**Reading passage**
---

Grain Bins


Taiwan Trade Team Visits

Posted on November 14, 2018

Grain Trade Team

Five grain buyers from Taiwan and two U.S. Grains Council officials got an up-close look at South Dakota farms, a grain elevator and an ethanol plant during a mid-October trade team visit. And they liked what they saw.

“The quality of the corn we saw was very good,” said Michael Lu, director of the Grains Council’s Taiwan office. “Taiwan buys 80 percent of its corn from the U.S. and the quality is reliable. We use the corn but never see it on this end. This is a very good experience for us.” Taiwan and the U.S. have a very good connection, and it will be even better in the future.”

South Dakota Corn hosted the event in partnership with the Grains Council.

The buyers, who work for some of the largest feed companies in Asia, took advantage of several opportunities to inspect corn on the stalk, out of a truck and out of a dryer when they visited the Ryan Wagner farm near Roslyn, the Mark Gross farm near Bridgewater and the Central Farmers Cooperative at Lyons. At the Wagner farm, they got to ride in a combine with Ryan’s dad, Terry, as he harvested corn–always a highlight for international visitors.

Ryan Wagner serves as an at-large director for the Grains Council and heads up the council’s Asian advisory team so he’s familiar with international trade and partners.

---

**Listed records**
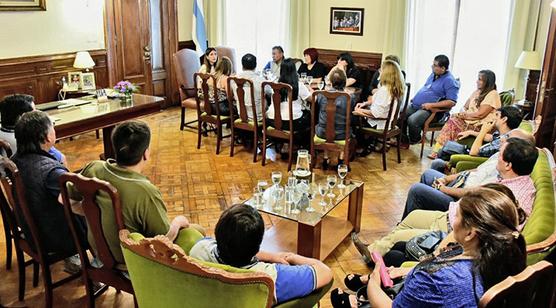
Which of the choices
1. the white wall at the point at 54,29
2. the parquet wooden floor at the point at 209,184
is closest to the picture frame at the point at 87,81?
the white wall at the point at 54,29

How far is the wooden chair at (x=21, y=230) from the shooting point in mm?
2221

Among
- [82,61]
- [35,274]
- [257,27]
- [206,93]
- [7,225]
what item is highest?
[257,27]

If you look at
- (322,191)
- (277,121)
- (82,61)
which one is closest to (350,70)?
(277,121)

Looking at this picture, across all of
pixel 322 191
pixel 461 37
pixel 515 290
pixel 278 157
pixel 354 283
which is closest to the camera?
pixel 515 290

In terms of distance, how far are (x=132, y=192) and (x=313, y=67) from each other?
15.1ft

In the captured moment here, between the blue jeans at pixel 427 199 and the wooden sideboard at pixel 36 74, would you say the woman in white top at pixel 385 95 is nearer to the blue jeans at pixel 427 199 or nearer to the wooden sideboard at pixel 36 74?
the blue jeans at pixel 427 199

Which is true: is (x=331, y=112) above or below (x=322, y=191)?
above

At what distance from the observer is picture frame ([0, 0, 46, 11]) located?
5.08 m

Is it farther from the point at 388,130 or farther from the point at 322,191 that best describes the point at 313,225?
the point at 388,130

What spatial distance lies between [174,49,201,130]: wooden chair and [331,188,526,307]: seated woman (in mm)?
4588

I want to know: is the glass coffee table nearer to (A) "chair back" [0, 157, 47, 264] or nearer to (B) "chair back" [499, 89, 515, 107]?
(A) "chair back" [0, 157, 47, 264]

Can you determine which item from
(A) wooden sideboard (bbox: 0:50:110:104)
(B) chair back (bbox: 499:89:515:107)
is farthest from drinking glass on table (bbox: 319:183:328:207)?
(A) wooden sideboard (bbox: 0:50:110:104)

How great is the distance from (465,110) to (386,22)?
1997mm

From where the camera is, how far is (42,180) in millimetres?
2352
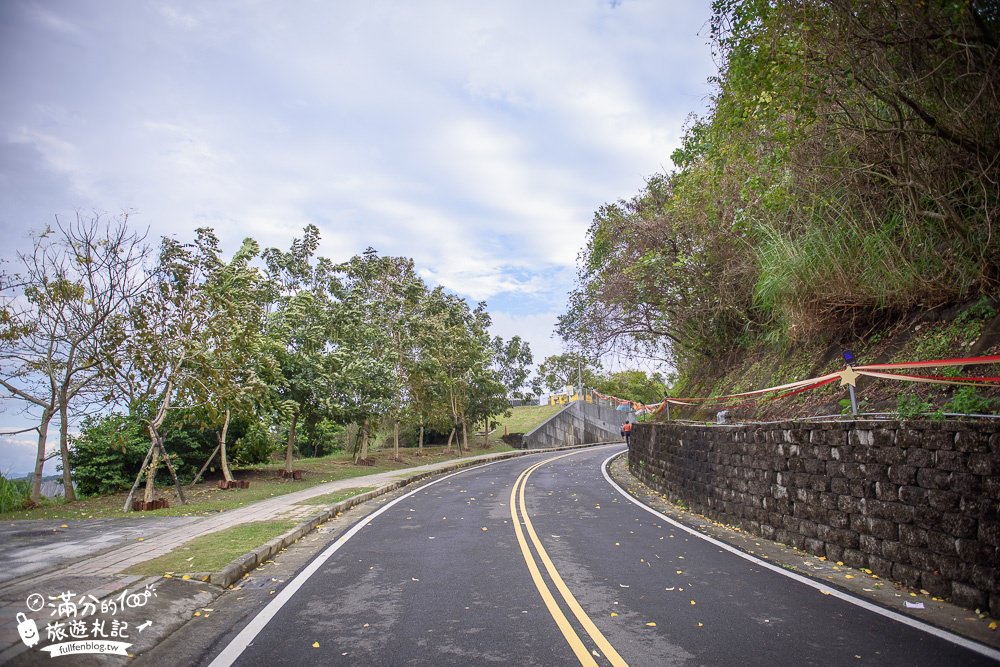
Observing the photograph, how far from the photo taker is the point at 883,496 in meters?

---

**Exercise details**
List every person named in the article about the Taiwan trade team visit. The items come from a separate source and are not connected to the article.

**Expected answer**
Michael Lu, Ryan Wagner, Terry (Ryan Wagner's dad), Mark Gross